KMC to control open defecation by pets

Kathmandu, June 30

Kathmandu Metropolitan City today issued a notice warning city dwellers not to let their pet animals defecate in the open.

KMC said it issued the notice as owners of pet animals in the city were found taking their pets to defecate in the open.

Doctors and environmentalists said open defecation by pets could spread diseases during rainy season.

Head of Urban Health Division at KMC Hari Kumar Shrestha said KMC had instructed ward chairs to make sure that people in their locality abide by the rule. “We will be forced to take action if people violate the rule,” he added.

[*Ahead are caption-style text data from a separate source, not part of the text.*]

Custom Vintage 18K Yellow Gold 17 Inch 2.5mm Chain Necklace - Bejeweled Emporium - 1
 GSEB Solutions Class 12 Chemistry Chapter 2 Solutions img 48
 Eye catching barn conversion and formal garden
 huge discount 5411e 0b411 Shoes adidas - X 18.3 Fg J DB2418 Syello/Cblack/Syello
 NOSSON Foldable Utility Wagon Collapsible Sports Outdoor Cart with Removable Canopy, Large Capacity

According to the notice issued by KMC, there are around 80,000 pet dogs and 22,000 stray dogs in Kathmandu. “A dog excretes 124.28 kg of faeces on an average in a year and each gram of faeces contains 230,000 coliform, which can spread diseases,” reads the notice.

The notice also states that faeces of a single dog, if left unattended for a year could spread more than 28.58 billion bacteria in the environment.

According to co-coordinator of Clinical Research Unit at Sukraraj Tropical and Infectious Disease Hospital Dr Sher Bahadur Pun, above 70 per cent of all infectious diseases are caused by animal faeces. Bookworms, tapeworms and E coli get transmitted into human bodies through animal faeces.

Similarly, animal faeces can spread diseases like diarrhoea, hepatitis, dysentery, giardiasis and cholera.